Our interview with Aaron & Bev Weidner was so much fun. Ah, these two have so much personality, and a whole lot of wisdom to share about what it takes to nurture a marriage. We love their yearly love letter ritual, the way they have learned to play off each other's strengths and weaknesses, how they strengthened each other through years of infertility, and their ability to keep things light and humorous. We just know you are going to enjoy learning more about Aaron & Bev's marriage from this interview!
Years Married: 11 (come April 2nd!)
Location: Prairie Village (also known as Kansas City), Kansas
Kids: 2-year-old twins
Occupations: Bev is a food & lifestyle blogger; Aaron does freelance writing and runs his own Etsy shop.
Hobbies/Interests: We used to be in a band together. We both sing and play guitar. So if we want to get the guitar out and just sing, we can do that. We have an audience of two.
Favorite Flavor of Ice Cream: Bev - chocolate; Aaron - fruit flavored.
Follow Bev & Aaron here:
Q. What are some of the little things you do together, or for each other, that help you express appreciation and love for each other?
B: When I don’t have to say, “Will you empty the diaper bin?” Gah that’s great. Or when he sweeps and wipes down counters, when he puts away the whatever, when he tidies up this and that, and I don’t even have to ask, that creates peace in my heart and makes me a not so stabby person.

- Activities
**1)** Summarize the interview with Aaron and Bev Weidner in two sentences.
**2)** Extend the interview with Aaron and Bev Weidner, picking up right after its final sentence.

- Given data
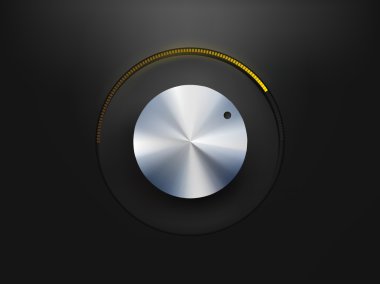 teknoloji müzik düğmesi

- Answers for the tasks
**1)** Aaron and Bev Weidner are a Kansas couple nearing 11 years of marriage and raising 2-year-old twins; the interviewers admire their yearly love letter ritual, how they play off each other's strengths and weaknesses, how they supported each other through years of infertility, and their humor. Asked which little things express love and appreciation, Bev says it brings peace to her heart when Aaron does chores like emptying the diaper bin, sweeping, and wiping down counters without being asked.

**2)**
A: On that note, Bev likes planning and having a schedule and being in control of how the day is laid out. I’m definitely more spontaneous and in the moment, and so I appreciate when Bev goes along with my wild ideas. It might be 5:00pm and I’ll say, “Let’s walk down the street and go get ice cream,” and Bev says, “Yeah,” and we do it. When Bev goes with the flow like that, it’s awesome.
B: Yeah, when I go with the flow. There’s all the simple things too, like physical touch. A very simple, “Hey,” while passing each other in the hallway along with a love tap or scratch on the back is always nice. But not a noogie. Please don’t ever give me a noogie.
Q. You both work from home. How has that changed the dynamic in your marriage?
A: It could easily have made us sick of each other. However, I feel like we’ve sort of adapted.
B: We’ve kind of come up with a system. A lot of the time he leaves at about 9am in the morning, goes to the library, or coffee shop, or meetings, and I run the ship with the kids. And then they go down for a nap, which is when Aaron gets home. Then I can shoot recipes, and do whatever I need to do work-wise in the afternoon, and when they get up, we can pass the baton and he takes over. He can hang with them for a little while until about 4pm, or 4:30pm and then we can join up together and co-parent again.
A: A lot of back and forth. And then around dinner time is usually when we end up being able to parent together. Bev gets up around 5am and works and writes and checks emails until 7am or 8am, while I’ll usually help with breakfast, and hang out with the kids. I won’t turn the radio or TV on, because I know Bev is writing. Then around 9am I take off, and she takes over. And then whatever work we both have left, we do from 7pm until we are done.
Q. What practical tips would you share with other couples that help you nurture your intimate life together?
B: Communication, which is going to sound totally lame and cliché, but just communicate about what each of you wants and does not want. That and Kenny G. (Kidding! I think.)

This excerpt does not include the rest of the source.